Per i comuni abruzzesi si tratta di applicare la legge regionale già esistente, ma prontamente disattesa da tutti. In particolare, per comuni sedi di stazioni ferroviarie come Pescara, la legge prevede che siano istituiti in prossimità di queste infrastrutture delle velostazioni e adeguati impianti per il deposito custodito di cicli e motocicli, con eventuale annesso servizio di noleggio biciclette.

 “Sia la morfologia della città di Pescara, sia il tipo di spostamenti quotidiani che avvengono sul territorio, in media nell’arco di un raggio massimo di cinque chilometri, sarebbero condizioni perfette per l’uso della bicicletta su questo territorio – spiega Giancarlo Odoardi, presidente di Pescarabici -. Non va inventato nulla, si tratta di mettere in pratica ciò che una legge nazionale prima e quella regionale successivamente hanno già previsto per i comuni. Ad oggi è ancora assente la capacità della classe degli amministratori di attuare quanto previsto dalle normative vigenti sulla mobilità in città. Serve una rivoluzione culturale di coloro che governano il territorio (i cittadini sono da tempo pronti a spostarsi in bicicletta e lo fanno già), che devono mettere in atto misure in grado di aumentare la sicurezza di chi sceglie di muoversi su questo mezzo. Ai Comuni, ma anche alle aziende, così come prevede la legge, chiediamo di istituire subito la figura del mobility manager che possa organizzare al meglio il flusso di spostamenti di cittadini o dipendenti”.

* **Estratti elenco**:

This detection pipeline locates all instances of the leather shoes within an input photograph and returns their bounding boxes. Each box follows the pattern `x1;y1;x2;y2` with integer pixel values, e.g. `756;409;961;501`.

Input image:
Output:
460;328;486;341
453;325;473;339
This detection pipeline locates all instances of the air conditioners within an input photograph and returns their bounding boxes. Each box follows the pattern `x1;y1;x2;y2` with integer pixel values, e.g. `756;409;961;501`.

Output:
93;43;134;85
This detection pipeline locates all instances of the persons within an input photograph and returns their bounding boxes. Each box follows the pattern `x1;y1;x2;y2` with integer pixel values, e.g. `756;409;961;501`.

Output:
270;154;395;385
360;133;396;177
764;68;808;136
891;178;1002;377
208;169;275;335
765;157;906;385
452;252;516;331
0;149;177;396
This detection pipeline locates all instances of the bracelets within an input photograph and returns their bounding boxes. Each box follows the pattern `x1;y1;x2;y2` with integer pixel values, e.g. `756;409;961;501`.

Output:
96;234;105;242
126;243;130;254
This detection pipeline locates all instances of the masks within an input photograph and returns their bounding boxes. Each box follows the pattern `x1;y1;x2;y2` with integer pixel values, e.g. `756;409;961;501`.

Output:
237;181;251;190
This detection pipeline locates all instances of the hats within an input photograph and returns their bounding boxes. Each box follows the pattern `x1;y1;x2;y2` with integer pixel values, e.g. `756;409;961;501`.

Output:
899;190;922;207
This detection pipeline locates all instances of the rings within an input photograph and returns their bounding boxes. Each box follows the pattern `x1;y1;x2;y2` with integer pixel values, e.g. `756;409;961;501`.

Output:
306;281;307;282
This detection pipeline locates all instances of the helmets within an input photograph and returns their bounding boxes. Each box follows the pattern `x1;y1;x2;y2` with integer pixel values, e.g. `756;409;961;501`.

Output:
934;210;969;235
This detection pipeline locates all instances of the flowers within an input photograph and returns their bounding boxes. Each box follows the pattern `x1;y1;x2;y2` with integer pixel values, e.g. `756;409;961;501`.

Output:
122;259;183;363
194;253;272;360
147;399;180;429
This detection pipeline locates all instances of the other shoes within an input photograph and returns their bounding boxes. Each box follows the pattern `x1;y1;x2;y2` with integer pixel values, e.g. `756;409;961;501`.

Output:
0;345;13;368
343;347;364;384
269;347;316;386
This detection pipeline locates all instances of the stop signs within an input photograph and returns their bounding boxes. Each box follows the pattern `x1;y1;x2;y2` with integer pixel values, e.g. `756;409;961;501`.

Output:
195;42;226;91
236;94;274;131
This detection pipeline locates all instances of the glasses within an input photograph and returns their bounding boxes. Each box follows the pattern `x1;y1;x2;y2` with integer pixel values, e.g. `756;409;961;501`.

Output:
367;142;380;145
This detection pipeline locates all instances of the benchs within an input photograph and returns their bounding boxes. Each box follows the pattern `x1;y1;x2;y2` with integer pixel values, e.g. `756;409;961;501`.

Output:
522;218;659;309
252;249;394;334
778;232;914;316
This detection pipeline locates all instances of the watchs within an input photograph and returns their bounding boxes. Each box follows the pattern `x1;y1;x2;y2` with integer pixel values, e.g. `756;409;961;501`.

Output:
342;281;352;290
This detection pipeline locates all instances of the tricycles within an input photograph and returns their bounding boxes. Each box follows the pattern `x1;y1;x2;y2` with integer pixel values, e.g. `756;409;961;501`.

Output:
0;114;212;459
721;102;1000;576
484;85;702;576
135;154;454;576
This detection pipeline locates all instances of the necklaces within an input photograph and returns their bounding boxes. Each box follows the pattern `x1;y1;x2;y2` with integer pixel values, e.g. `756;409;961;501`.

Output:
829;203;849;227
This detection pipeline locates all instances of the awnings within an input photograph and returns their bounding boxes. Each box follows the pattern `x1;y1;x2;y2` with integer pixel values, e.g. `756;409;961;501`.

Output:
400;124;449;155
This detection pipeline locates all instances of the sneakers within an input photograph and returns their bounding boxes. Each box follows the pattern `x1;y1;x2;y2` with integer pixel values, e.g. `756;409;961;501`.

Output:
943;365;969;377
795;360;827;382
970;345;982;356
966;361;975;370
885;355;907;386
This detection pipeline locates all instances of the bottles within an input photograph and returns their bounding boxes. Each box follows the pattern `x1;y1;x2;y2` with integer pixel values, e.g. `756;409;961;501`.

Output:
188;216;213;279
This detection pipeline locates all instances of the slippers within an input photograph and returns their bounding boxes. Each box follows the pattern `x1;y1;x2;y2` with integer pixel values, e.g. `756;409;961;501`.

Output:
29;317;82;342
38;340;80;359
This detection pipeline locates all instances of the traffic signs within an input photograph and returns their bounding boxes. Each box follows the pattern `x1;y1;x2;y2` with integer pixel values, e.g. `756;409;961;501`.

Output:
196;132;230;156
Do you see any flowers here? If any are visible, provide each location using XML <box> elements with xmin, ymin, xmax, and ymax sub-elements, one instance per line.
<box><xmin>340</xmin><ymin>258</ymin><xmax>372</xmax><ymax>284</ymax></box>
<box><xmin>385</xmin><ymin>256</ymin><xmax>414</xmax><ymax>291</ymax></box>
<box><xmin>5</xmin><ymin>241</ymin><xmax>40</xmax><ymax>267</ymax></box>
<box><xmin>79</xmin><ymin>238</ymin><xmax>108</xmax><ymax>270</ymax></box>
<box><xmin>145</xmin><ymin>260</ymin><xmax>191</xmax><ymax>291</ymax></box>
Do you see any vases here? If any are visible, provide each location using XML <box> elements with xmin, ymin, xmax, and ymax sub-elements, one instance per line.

* **Compito 1**:
Per ciascuna affermazione indica se concorda con il testo sulla mobilità in bicicletta a Pescara. Rispondi sì o no e cita alla lettera le parole del testo che lo decidono.
(a) I comuni abruzzesi applicano già la legge regionale esistente.
(b) Gli spostamenti quotidiani sul territorio di Pescara avvengono in media entro un raggio massimo di cinque chilometri.
(c) Odoardi chiede soltanto ai Comuni di istituire la figura del mobility manager.
* **Compito 2**: Scrivi il seguito del testo sulla mobilità in bicicletta a Pescara, partendo dall'ultima frase riportata.

* **Risposta attesa 1**:
(a) No: «ma prontamente disattesa da tutti».
(b) Sì: «in media nell’arco di un raggio massimo di cinque chilometri».
(c) No: «Ai Comuni, ma anche alle aziende, così come prevede la legge».

* **Risposta attesa 2**:
Il Treno Verde è una campagna di Legambiente e Ferrovie dello Stato Italiane, con il patrocinio del Ministero dell’Ambiente e della Tutela del Territorio e del Mare. Partner: Ecolamp, Renovo, Weber - Saint Gobain.Media Partner: La Nuova Ecologia, MiniMega Pubblicità, Rinnovabili.it

Il Treno Verde sarà a Pescara da sabato 8 a martedì 11 marzo 2014. Le sue carrozze sono allestite con una mostra interattiva per grandi e piccoli visitatori. Si ringraziano il Museo A come Ambiente di Torino per le installazioni interattive e l’ Accademia delle Arti e Nuove Tecnologie di Roma (Corso di Interior and Industrial Design / AAnt Factory) per aver progettato la mostra del Treno Verde 2014: un percorso verso città più smart, sostenibili, a misura di cittadino e soprattutto libere dallo smog. La mostra è visitabile presso la stazione di Pescara Centrale da sabato a martedì dalle 8,30 alle 13,30 per le scolaresche che si saranno prenotate, e dalle 16,00 alle 19,00 per il pubblico. Domenica 9 marzo la mostra è visitabile dalle 10,00 alle 13,00. L’ingresso è gratuito.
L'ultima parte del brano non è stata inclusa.